A process control or management plan, usually prepared in the control phase of a Six Sigma project, provides insights on a reaction or response plan.
A reaction plan or response plan specifies a course of action that is needed to be taken when process control parameters go out of control. And, it includes both immediate and long-term actions to restore a process performance to its desired level.
There are 5 different types of reaction plans that can be considered while creating a process control plan:
- A plan to continue the process with close monitoring: – A process needs to be closely observed to see where it is going wrong, what is causing the parameters to go out of control, and how often is it occurring; for example: the source of the noise level of a generator or machine. Therefore, at this point, continue to run the process but closely monitor it as well. It is indeed, a very low impact reaction plan, but this is good enough for many processes.
- Enforce a manual override: – If a system is running automatically, stop and run it manually in order to exert a little more caution. This not only helps observe which part of the process is failing, it also helps to get a better handling of the process.
- Follow special instructions: – The next thing to do, when out of control parameters have been identified, is to follow instructions that are kept in place; for example: in case of a fire, check the instructions to find the exits, etc. Therefore if instructions are followed, then it will help bring the process back on track.

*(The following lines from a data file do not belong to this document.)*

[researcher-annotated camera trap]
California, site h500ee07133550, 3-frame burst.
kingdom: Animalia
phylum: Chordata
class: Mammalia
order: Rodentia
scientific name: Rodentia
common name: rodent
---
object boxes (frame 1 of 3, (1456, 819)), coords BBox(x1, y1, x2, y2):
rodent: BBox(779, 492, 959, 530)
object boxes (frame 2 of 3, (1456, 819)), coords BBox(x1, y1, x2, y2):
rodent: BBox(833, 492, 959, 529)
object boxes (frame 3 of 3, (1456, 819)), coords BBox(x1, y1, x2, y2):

- Stop and escalate: – If a process goes wrong, and none of the above actions work, only then we should stop a process and escalate it to the experts or concerned department.
- Stop, correct, and resume: – This action can be observed if a process goes wrong and none of the above actions work, and if there is an expert among us who can fix the issue. Then, we can stop the process, correct the process and continue the process; while observing if the process has been restored to its desired level of performance. This reaction plan will have a quick and immediate impact. For some critical processes, this reaction plan is very apt.
The concept of a reaction plan or response plan is not only applicable in control phase, but also for standalone situations. Be sure to follow the 5 steps or types of procedures that need to be observed in the event of a process going out of control.